[SOLVED] Removing binary control characters from a text file

Removing binary control characters from a text file

I have a text file that contains binary control characters, such as "^@" and "^M". When I try to perform string operations directly on the text file, the control characters crash the script.

Through trial and error, I discovered that the more command will strip the control characters so that I can process the file properly.

more file_with_control_characters.not_txt > file_without_control_characters.txt

Is this considered a good method, or is there a better way to remove control characters from a text file? Does more have this behavior in OSes earlier than Windows 8?

Solution

Certainly you do not want to simply remove all control characters. Newline and Tab characters are control characters as well, and you don't want to remove those.

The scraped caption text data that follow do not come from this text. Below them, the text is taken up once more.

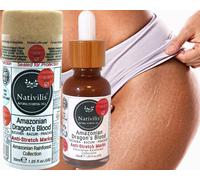 Nativilis Amazonian Dragons Blood (trilipid complex enriched) Virgin Rainforest Bio Oil - UCUUBA - BACURI - PRACAXI - Benefits: anti-stretch marks properties stimulating collagen 30ml - Copaiba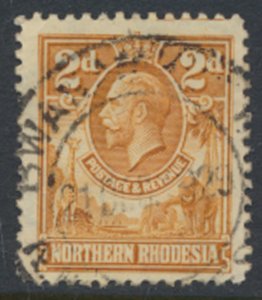 Northern Rhodesia  SG 4  SC# 4 Used  see detail and scan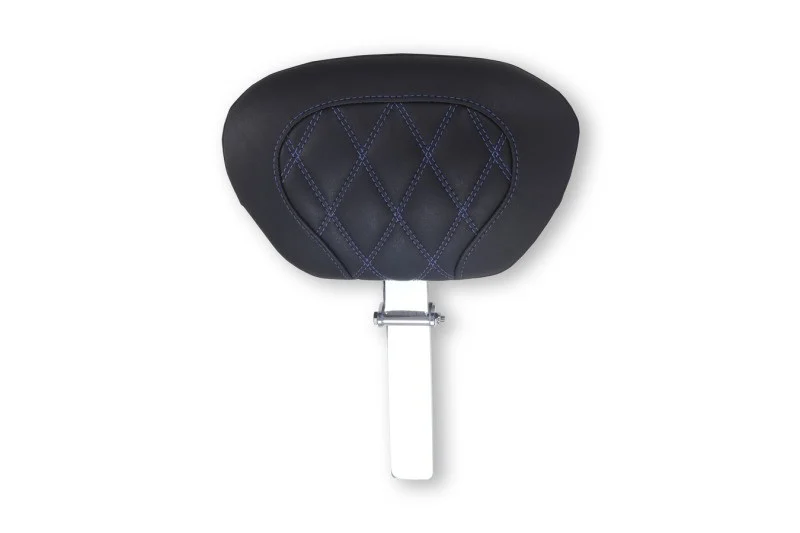Mustang 08-25 Harley FL Touring Rd King Sp, Rd Glide Ltd, Dble Diamond Driver Backrest - Black/SB - 89539SB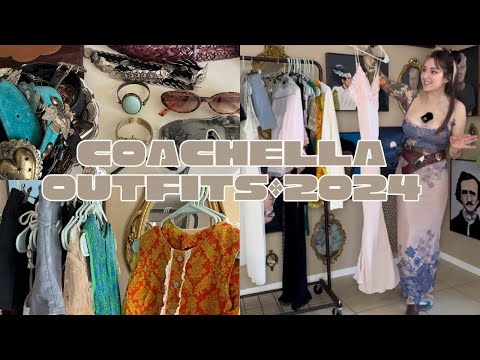 Curate my Coachella outfits w/ me • Try on haul • #thriftedfashion #coachella #coachellaoutfits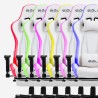 Ergonomisk Spelstol Fotstöd LED RGB-Belysning Pixy Comfort 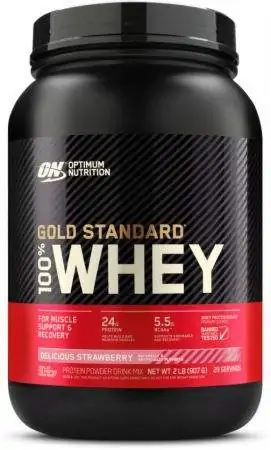 100% Siero di latte Gold 2 Lb Fragola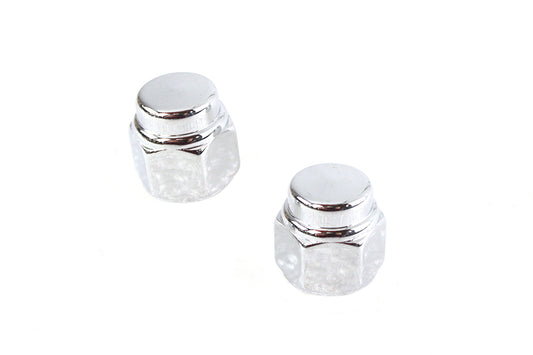 HARLEY Chrome Cap Nut Fine 7/16 inch-20 Thread Fits 0-  All, Models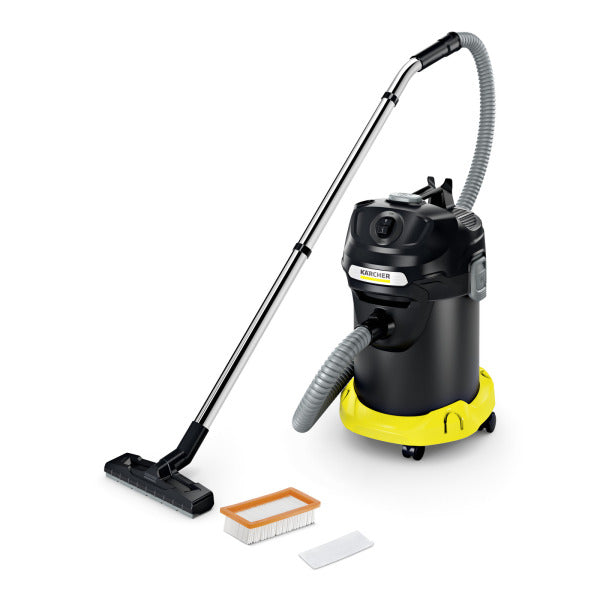 Asche-Trockensauger 600W 1.7m 17l Metallbeh. sw-gelb – 1.629-731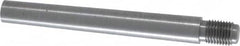 Value Collection - Size 7, 0.407" Large End Diam, Uncoated Steel 3/8-24 Threaded Taper Pin - Grade C-12L14, 3 Pin Length - Makers Industrial Supply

I'm assuming your ^M is a carriage return, and ^@ is a NULL byte. The carriage returns are not causing you problems, and MORE does not remove them. But NULL bytes can cause problems if your utility is expecting ASCII text files.

Your input file is most likely UTF-16. MORE is converting the UTF-16 into ANSI (extended ASCII) format, which does effectively remove the NULL bytes. It also converts non-ASCII values into extended ASCII characters in the decimal 128 - 255 byte value range. I believe it uses your active code page (CHCP) value to figure out what characters map where, but I'm not positive.

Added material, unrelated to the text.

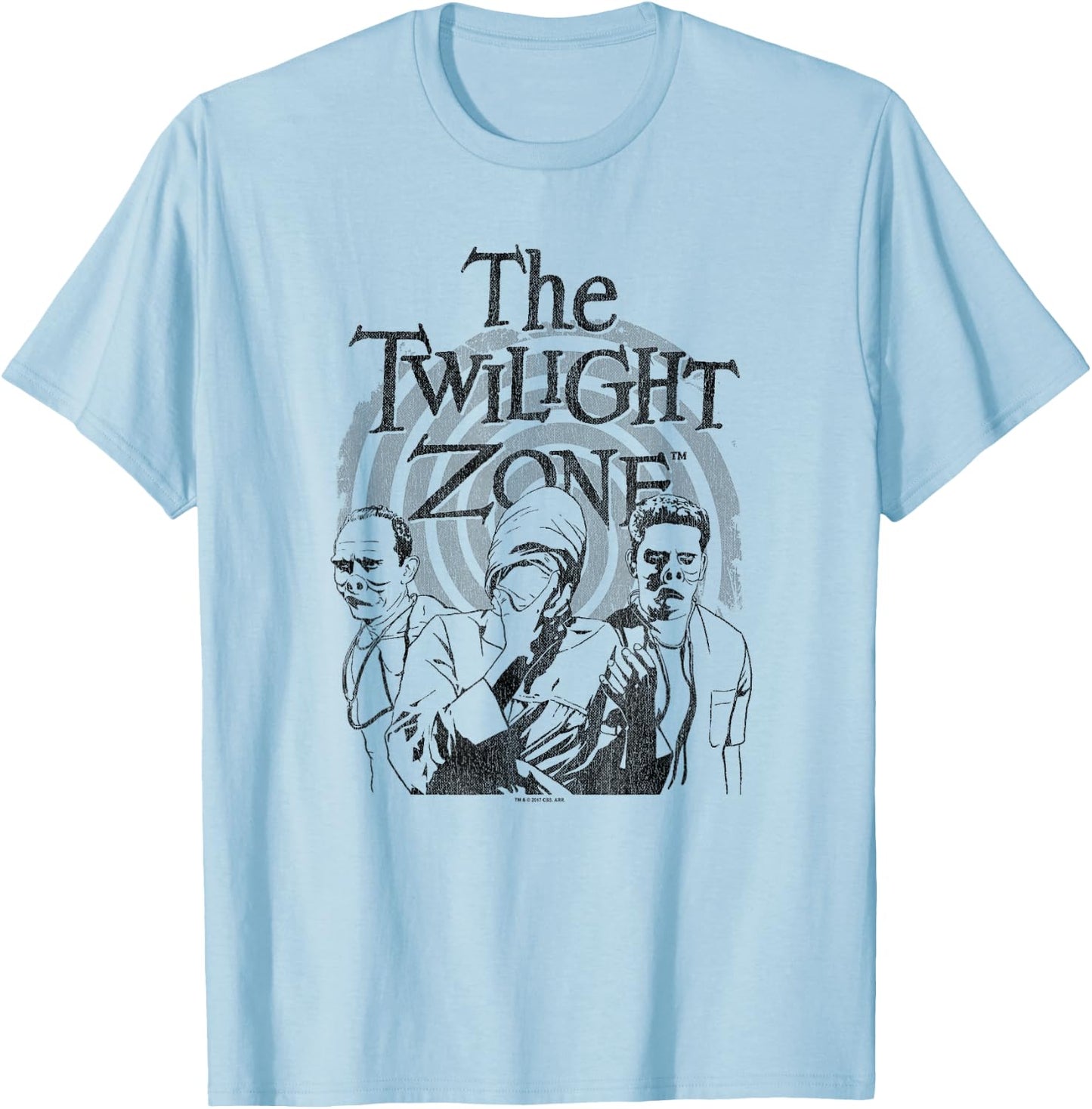 Twilight Zone Beholder T-Shirt - T-Shirt | Light Blue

You should be aware of some additional issues.

MORE will convert all Tab characters into a series of spaces, and you cannot control how many spaces (it varies depending on the current position in the line).
MORE will always terminate each line with \r\n (carriage return and line feed).
MORE also removes the two byte BOM at the beginning of the file, if it exists. The BOM indicates the UTF-16 format. But MORE does not require the 2 byte BOM indicator, it will convert the UTF-16 to ANSI regardless.
Lastly MORE can hang indefinitely if your file exceeds 64K lines.

If MORE works for you, than by all means use it.

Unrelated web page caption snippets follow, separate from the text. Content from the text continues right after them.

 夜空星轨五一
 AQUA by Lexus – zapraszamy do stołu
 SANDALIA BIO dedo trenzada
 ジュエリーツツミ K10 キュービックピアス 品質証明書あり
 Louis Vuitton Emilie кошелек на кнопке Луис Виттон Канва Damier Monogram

One other option is to use TYPE, which will also convert UTF-16 to ANSI:

type "yourFile.txt" >"newFile.txt"

TYPE definitely maps non-ASCII codes based on the active code page.

There are some differences with how TYPE converts vs. MORE

One advantage of TYPE is it does not convert Tab characters to spaces.
Another advantage is it will not hang with large files.
Another difference (maybe good, maybe bad) is it will not add a line terminator to a line that does not already have one.
A potential disadvantage of TYPE is it will not convert UTF-16 to ANSI if the input is missing the BOM.